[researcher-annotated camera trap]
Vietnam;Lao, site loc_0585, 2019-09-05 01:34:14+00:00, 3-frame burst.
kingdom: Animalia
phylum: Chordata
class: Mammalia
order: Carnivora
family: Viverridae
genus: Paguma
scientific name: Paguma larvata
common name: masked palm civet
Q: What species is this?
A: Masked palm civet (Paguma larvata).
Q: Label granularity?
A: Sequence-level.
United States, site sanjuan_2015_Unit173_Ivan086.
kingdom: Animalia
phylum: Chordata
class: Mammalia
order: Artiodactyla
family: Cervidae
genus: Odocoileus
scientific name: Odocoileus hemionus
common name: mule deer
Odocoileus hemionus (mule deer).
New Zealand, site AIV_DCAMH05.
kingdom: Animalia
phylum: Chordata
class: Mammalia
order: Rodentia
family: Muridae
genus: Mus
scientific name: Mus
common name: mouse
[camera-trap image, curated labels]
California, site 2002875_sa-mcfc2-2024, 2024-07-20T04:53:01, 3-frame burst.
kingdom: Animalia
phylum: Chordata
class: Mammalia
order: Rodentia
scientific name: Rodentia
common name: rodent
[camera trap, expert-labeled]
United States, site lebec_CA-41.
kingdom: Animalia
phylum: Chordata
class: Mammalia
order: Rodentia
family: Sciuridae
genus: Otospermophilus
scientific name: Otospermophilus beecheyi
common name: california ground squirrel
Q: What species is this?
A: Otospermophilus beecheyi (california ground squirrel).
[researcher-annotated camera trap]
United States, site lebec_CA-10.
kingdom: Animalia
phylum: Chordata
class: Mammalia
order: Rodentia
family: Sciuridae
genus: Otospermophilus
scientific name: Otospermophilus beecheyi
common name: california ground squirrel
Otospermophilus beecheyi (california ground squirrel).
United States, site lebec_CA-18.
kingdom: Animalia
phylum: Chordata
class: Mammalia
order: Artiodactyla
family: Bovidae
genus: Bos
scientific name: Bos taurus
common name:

**Exercise instructions:** Find the string "camera" in the material above. Then copy each line that has it.

**Output of the task:**
[researcher-annotated camera trap]
[camera-trap image, curated labels]
[camera trap, expert-labeled]
[researcher-annotated camera trap]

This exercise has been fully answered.